Any advice from people that have been in a similar position or perhaps have feedback on any of the schools (private or public) in the area would be greatly appreciated. We would like to choose the school before the house and we are coming over to check thisngs out in a few weeks so Id really like to have some idea of where to start!


----------



## Fjordlover (Mar 27, 2014)

I can't really comment on private schools, other that they are insanely expensive, and Northern Virginia is no exception, especially because a lot of embassy brats live there.

The public schools in Fairfax are some of the best in the nation. I have friends who are teachers in two of the local high schools, and the educational programs there are amazing! I would recommend the southern and western parts of the county (Centerville, Vienna, Fairfax) for the best schools. Arlington I can't say much about, though they have a mixed reputation (both good and bad areas-I get the impression that high income brackets send their kids to private schools there)

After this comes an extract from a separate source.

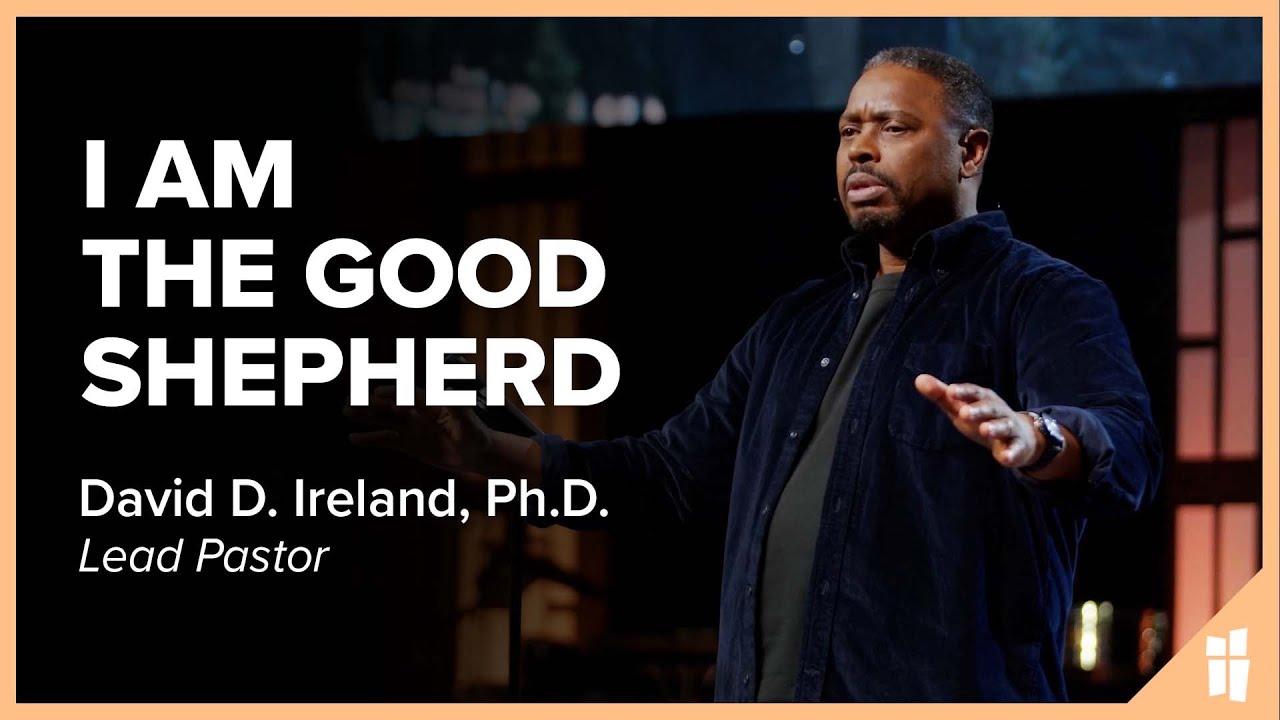 I AM
THE GOOD
SHEPHERD

David D. Ireland, Ph.D.
Lead Pastor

Good luck. I loved living in Virginia back in the day (I lived in Old Town, Alexandria), so best of luck with the move!


----------



## twostep (Apr 3, 2008)

Fjord lover - OT - Old Town was an awesome place.


----------



## Nay78 (Dec 10, 2015)

*Thank you!*



Fjordlover said:


> I can't really comment on private schools, other that they are insanely expensive, and Northern Virginia is no exception, especially because a lot of embassy brats live there.
> 
> The public schools in Fairfax are some of the best in the nation. I have friends who are teachers in two of the local high schools, and the educational programs there are amazing! I would recommend the southern and western parts of the county (Centerville, Vienna, Fairfax) for the best schools. Arlington I can't say much about, though they have a mixed reputation (both good and bad areas-I get the impression that high income brackets send their kids to private schools there)
> 
> Good luck. I loved living in Virginia back in the day (I lived in Old Town, Alexandria), so best of luck with the move!

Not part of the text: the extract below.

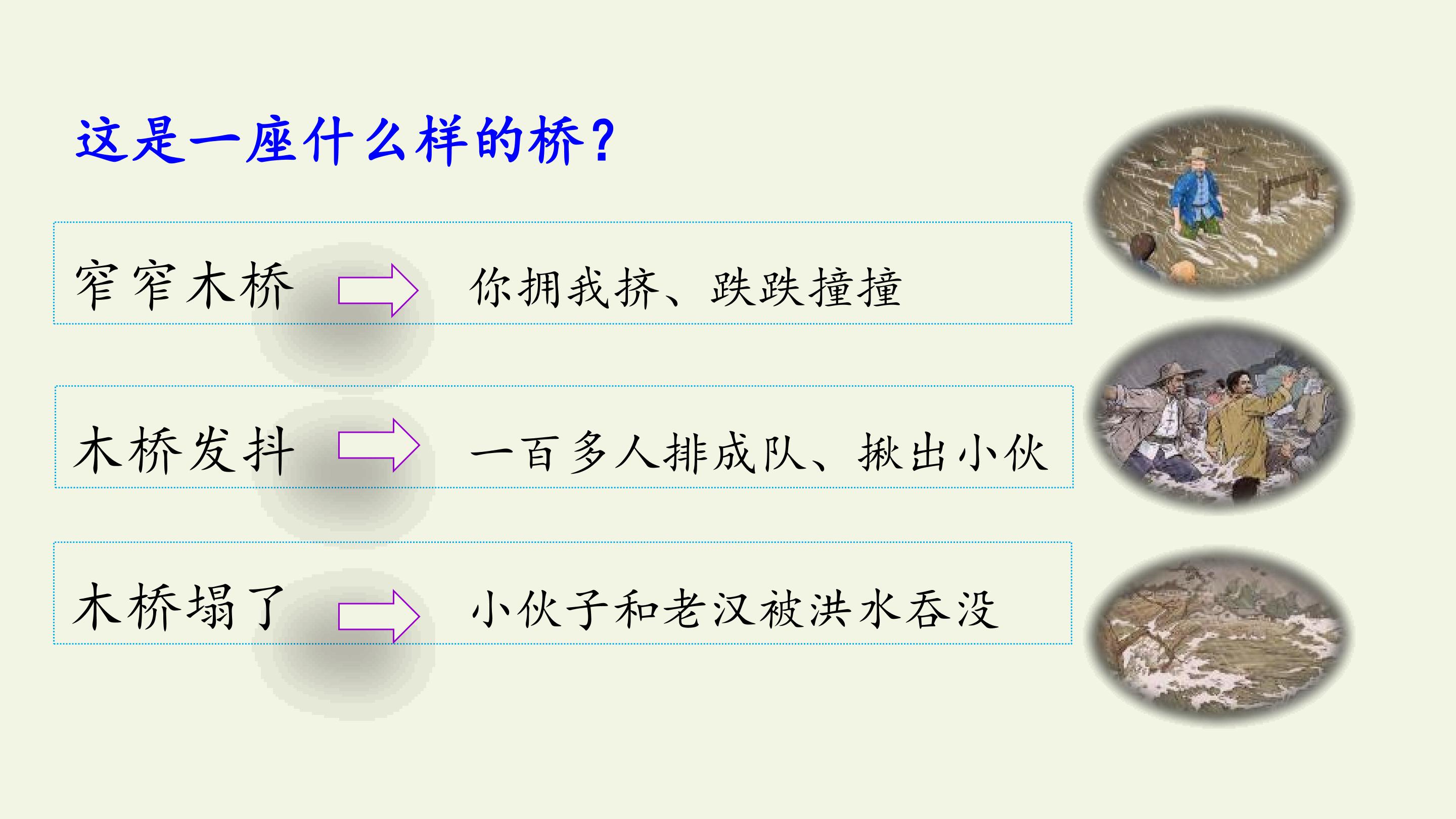 这是一座什么样的桥？

窄窄木桥 ⇨ 你拥我挤、跌跌撞撞

木桥发抖 ⇨ 一百多人排成队、揪出小伙

木桥塌了 ⇨ 小伙子和老汉被洪水吞没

Thank you very much for your response. Getting advice from people that know that place is incredibly helpful. Thanks again. x


----------



## Cleo Shahateet (Feb 23, 2009)

Nay78 said:


> Thank you very much for your response. Getting advice from people that know that place is incredibly helpful. Thanks again. x


Hi, 

I live in Bristow, VA which is Prince William County just outside of Fairfax County. Public Schools are great. There are some teachers that are obviously better than others of course but overall just fine and no need for private schools. My wife who went to private schools most of her life in the US and abroad was hestitant, but now she is fine with public schools. Our 3 kids are still in Elemetary school but all levels of schooling have high standards. 

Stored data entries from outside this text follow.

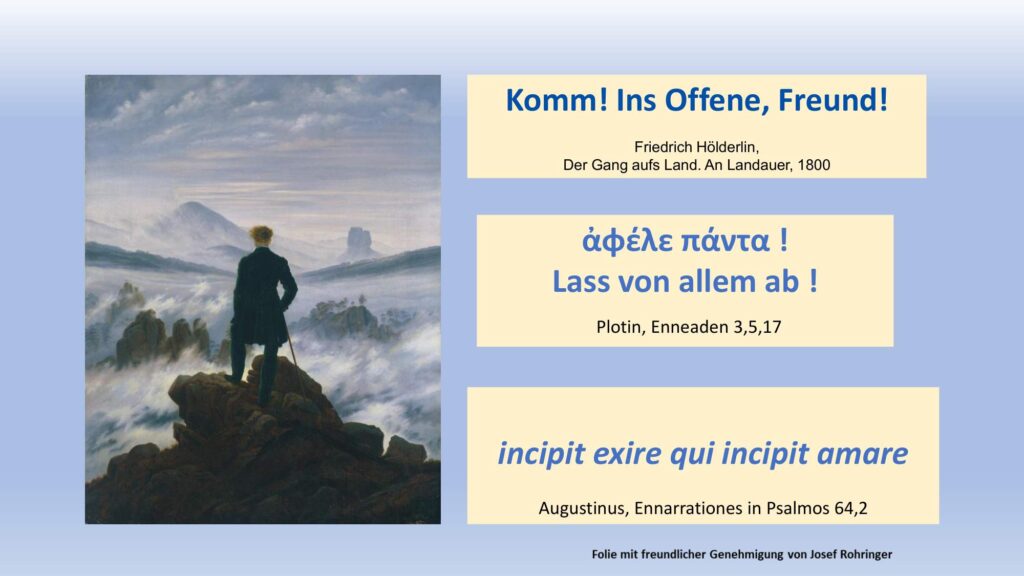 Komm! Ins Offene, Freund!

Friedrich Hölderlin,
Der Gang aufs Land. An Landauer, 1800

ἀφέλε πάντα !
Lass von allem ab !

Plotin, Enneaden 3,5,17

incipit exire qui incipit amare

Augustinus, Ennarrationes in Psalmos 64,2

Folie mit freundlicher Genehmigung von Josef Rohringer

Just FYI, the cost of homes in Prince William County is lower compared to Fairfax. You can get a newer, larger home in Prince William County. Take a look at Haymarket, Bristow and Gainesville if is feasible for you to live in this area too. There are many people who commute from even farther than here to DC/Arlington etc. if that is what you will be doing. 

Feel free to ask me any questions about the area. 

Cleo


----------